Why this boxing champ’s jacket says “Remember the Masada”
If you’re Jewish, and you can swing a bat or throw a punch, you’re the Hebrew Hammer. That’s how it works. So it follows that Cletus Seldin, a pro boxer straight out of Long Island who wears a Star of David on his trunks, is the Hebrew Hammer. That’s how it works.
“I love it,” said Seldin the night before Saturday’s super-lightweight bout at the Barclays Center in Brooklyn. “It’s the best nickname in the sport of boxing.”
Seldin won — and so retains his North American Boxing Association championship title — with a decisive knockout in the seventh round that Fightnews.com described as nothing short of “spectacular.” And as BoxingScene summed it up: “Cletus Seldin continues to stay true to his moniker.”
There is, of course, a decorated history of Jewish boxers — boxing was The Jewish Sport long before baseball, basketball, or judo ever were. But members of the tribe have been gradually disappearing from the ring for decades. A century ago Seldin would have been part of a deep roster of Hebrew fighters. In the ‘30s, he would have sparred with his hero, the great Barney Ross. Now Seldin, 35, is one of the only Hebrew Hammers left.
That’s something he thinks about when he ties the hightops emblazoned with his inherited nickname, and when he dons the purple satin jacket on which is stitched, below his surname, “REMEMBER THE MASADA.”
The mantra, referring to the mass suicide of hundreds of Jews under siege by Romans during the first century, was inspired by his trainer Keith Brodsky — also Jewish, a former Maccabiah Games competitor. To Seldin, it represents both Jewish freedom generally — “you ain’t making me a slave,” he said — and more specifically to him, Jewish continuity in boxing.
“It’s a big part of our heritage that we may never see again in the sport,” he said.
The great thing about boxing, he added, is that he gets to flaunt it.
A native of Yaphank, New York — a part of Long Island that isn’t heavily populated by Jewish people — Seldin was picked on for his background at his public school. His best friend, a German kid, once showed up to school with a swastika shaped into his haircut. But Seldin was never a big kid — he’s 5’7”, 140 pounds now — so he swallowed his emotions and never fought back.
It wasn’t until he started boxing that he started to, in his words, “get nasty” when people crossed a line.
He came to the sport through wrestling, which he competed in in high school, after meeting a trainer at a mixed martial arts gym. The first few times in the ring, he got a pretty good licking. Later, his trainer told him he was the only MMA kid who didn’t quit after the first time being hit in the face.
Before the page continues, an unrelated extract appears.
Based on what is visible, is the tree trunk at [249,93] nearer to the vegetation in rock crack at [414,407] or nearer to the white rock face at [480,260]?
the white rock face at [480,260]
“I was like, I’m so bad at this, I have to become good at it,” Seldin recalled.
It took him about a year.
Going into his first tournament at 22 years old, he was an unknown quantity. But his throwback style — “I fight from a crouch and throw a ton of punches,” he said — turned heads.
He was unwittingly earning the moniker that had been his birthright all along.
“They’re like ‘Who is this guy?’” Seldin said. “They figured out I was this muscular white kid just punching people throughout these tournaments in other states. They thought I was this really crazy Russian, because I didn’t say anything. Then they found out he’s this Russian Jew.”
The next tournament he traveled to, he was greeted as the “Hebrew Hammer” for the first time. He says he didn’t know at the time how well-worn the nickname was.
Thirteen years later, he took his signature sneakers and his Masada jacket into one of the biggest boxing venues on the planet. His opponent: William “Baby Face” Silva, a Brazilian a half-foot taller than him. Seldin entered the bout with a 25-1 lifetime record.
Seldin’s seventh-round knockout was the 22nd KO of his career.